Quoted text:
■ ■ ■ ■ ■ ■ ■

SD: That’s right, because in those markets, agents recognize the tremendous need for professionalism, and being a union member is a key to that. However, it is SO hard to get Taft-Hartleyed in LA or New York, because there are SO many people to fill those roles. (Editor’s note:  And the producer will be fired for not hiring union talent.) In the regional markets, they may not have the same access to SAG actors – so because it IS easier to get Taft-Hartleyed, they have a sense that it isn’t that big a deal to be able to join the union. But again, the more people join, the more SAG work there will be.

I do think that people should wait to join until they’re sure it’s what they want to do. If they are 10 years old, and Mom and Dad brought them to an audition, and they happen to get the part…and they’re not that interested, they should wait to join. On the other hand, there are young people who know they want to act at an early age. Haley McCormick (you can see Haley’s credits at: www.imdb.com/name/nm0566527/), whom I mentored, just knew that’s what she wanted to do. She’s in college now, and that’s what she’s doing. She’s created a professional theater group. It was important for her, at a young age, to get her SAG card – and she had a recurring role on (the TV show) Everwood. Even people who are older and get their first Taft-Hartley need to take a look at whether or not this is what they want to do for the rest of their life. When I got my SAG card, I already had all that training, and I had gotten enough experience to know that this is what I wanted to do.

RG: Do you have any final thoughts for the actor reading this? I encourage anyone who wants to act to give it a whirl – but with the disclaimer that if there is ANYTHING that they want to do as much as acting, they should pursue THAT!

SD: (laughs) Great advice. In fact, I’ve often tried to think if there is anything else I want to do, but I haven’t been able to figure anything out! There are and always will be difficulties in making a living as an actor. There is that stability that people like to have as far as income and stability goes, but there are also things that are out of your control. You can audition and audition and have the role down cold and not get the part – or you can get put on “right of first refusal,” somewhat putting you on hold but with no real obligations – then you get a call from your agent and you find out that the director’s wife got the part or whatever. So, there are things that make it difficult – you really have to be able to handle rejection.

As a woman, you have to be able to face even more rejection. When I lived in LA,  which was in 1994-95, I was told that 80% of all roles went to men – and all you have to do is watch a movie and look at that token woman. Fifteen percent of the roles go to women 23 and under, and the remaining 5% – that little 5% – is there for women like me. So it’s a difficult thing. As we know in society – and I’m fighting this – I’m on the National Women’s Committee, and we’ve been fighting this discrimination against women (it’s another really great part of being a member of the Screen Actors Guild) – there are national committees that are working on behalf of all types of minorities, like people with disabilities. SAG has always been supportive.

■ ■ ■ ■ ■ ■ ■

Task instructions:
A: From the acting interview, copy the part that opens with the words containing "SD: (laughs) Great" and closes with "to handle rejection.".
B: Write what comes next in the acting interview, starting right after its final sentence.
The listing plays no part in any of the work here.

Provided material:
■ ■ ■ ■ ■ ■ ■

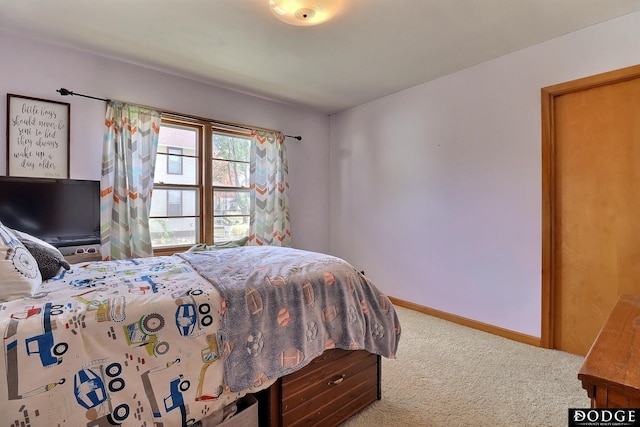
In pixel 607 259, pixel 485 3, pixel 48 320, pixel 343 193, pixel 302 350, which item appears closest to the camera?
pixel 48 320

■ ■ ■ ■ ■ ■ ■

Answers provided:
A:
SD: (laughs) Great advice. In fact, I’ve often tried to think if there is anything else I want to do, but I haven’t been able to figure anything out! There are and always will be difficulties in making a living as an actor. There is that stability that people like to have as far as income and stability goes, but there are also things that are out of your control. You can audition and audition and have the role down cold and not get the part – or you can get put on “right of first refusal,” somewhat putting you on hold but with no real obligations – then you get a call from your agent and you find out that the director’s wife got the part or whatever. So, there are things that make it difficult – you really have to be able to handle rejection.

B:
RG: What can acting bring to someone’s life?

SD: My favorite thing is that it is an on-going opportunity for a learning process. You learn about so many things – it may not be anything you’d ever had interest in before, or knew anything about – but because of your role, you find out. You learn. So you start doing research and gain an understanding of another phase of history and why people behaved in certain ways. It leads to understanding people better and the psychology of people. You have to create somebody who’s real – you have to look at things through different eyes, and once you’ve done that professionally, you can bring that understanding into your own life.

A CON INTERVIEW WITH ACTOR JEFF OLSON

RG: From what you have seen, what do you think the future holds for regional actors?

JO: That depends on what happens to the economy. I can’t speak for other markets, but this market is well-liked by filmmakers. About five or six years ago, we were the fourth best film market in the country. I believe that our state tax incentives will bring producers back. Plus, we have at least two or three full-time A-list crews. We have the scenery – you can go from desert to mountains in less than an hour – and there are a lot of experienced actors here. I think it will be good.

RG: How long have you been acting?

JO: Since junior high – and that was 40 years ago. I’m 56. So I guess I did my first  play back then – it was The Honeymooners. I had a drama teacher that got the rights to The Honeymooners. We did the full thing…that’s what inspired me, for what that’s worth (laughs). We had the June Taylor dancers – and I did the “Alice – right to the moon!” My first movie was about 29 years ago.

RG: Do you have any advice for people just getting into acting?

JO: DON’T. (laughs) No, if it’s your passion – but you have to be realistic – go for it. If you have an agent that’s getting you out there and you’re not getting booked – or even getting callbacks – there’s something wrong. It may not even be your acting. Maybe it’s your look, maybe it’s your voice.

Because there are a lot of actors. There are hundreds of actors that could pull off most any role on a TV show you just watched. It’s a combination of things that get you the part. It’s like there may be three guys that are up for the part, but they’ll look at one with a lot on his resume and say “This guy will at least hit his mark. You know he’s not going to make us waste money.” So it’s a Catch-22. So much of it is getting the right audition at the right time. One guy will stand out for some reason and they’ll make him a star. You see it all the time. I see a lot of comedies, and you see the same guys over and over. If they’re not the star of one movie, they give them a side role or a cameo – they all take care of each other.

RG: Do you have any final thoughts?

SD: It’s a tough business to get into and people take things so personally.  There are people who are so passionate about acting – but God bless them – that’s not going to get them any major part or move them ahead to stardom. There’s just something that comes off with the person  who will make it – it’s a confidence – a look.

RG: Do you think there’s hope for anybody wanting to act?

SD: Other than me, no. So everyone else should quit.

The views and opinions in this article are solely those of the interviewee.

That concludes our series on joining Screen Actor’s Guild! If you have a topic you would like discussed on Face to Face, please email support@reelguru.com to share your topic!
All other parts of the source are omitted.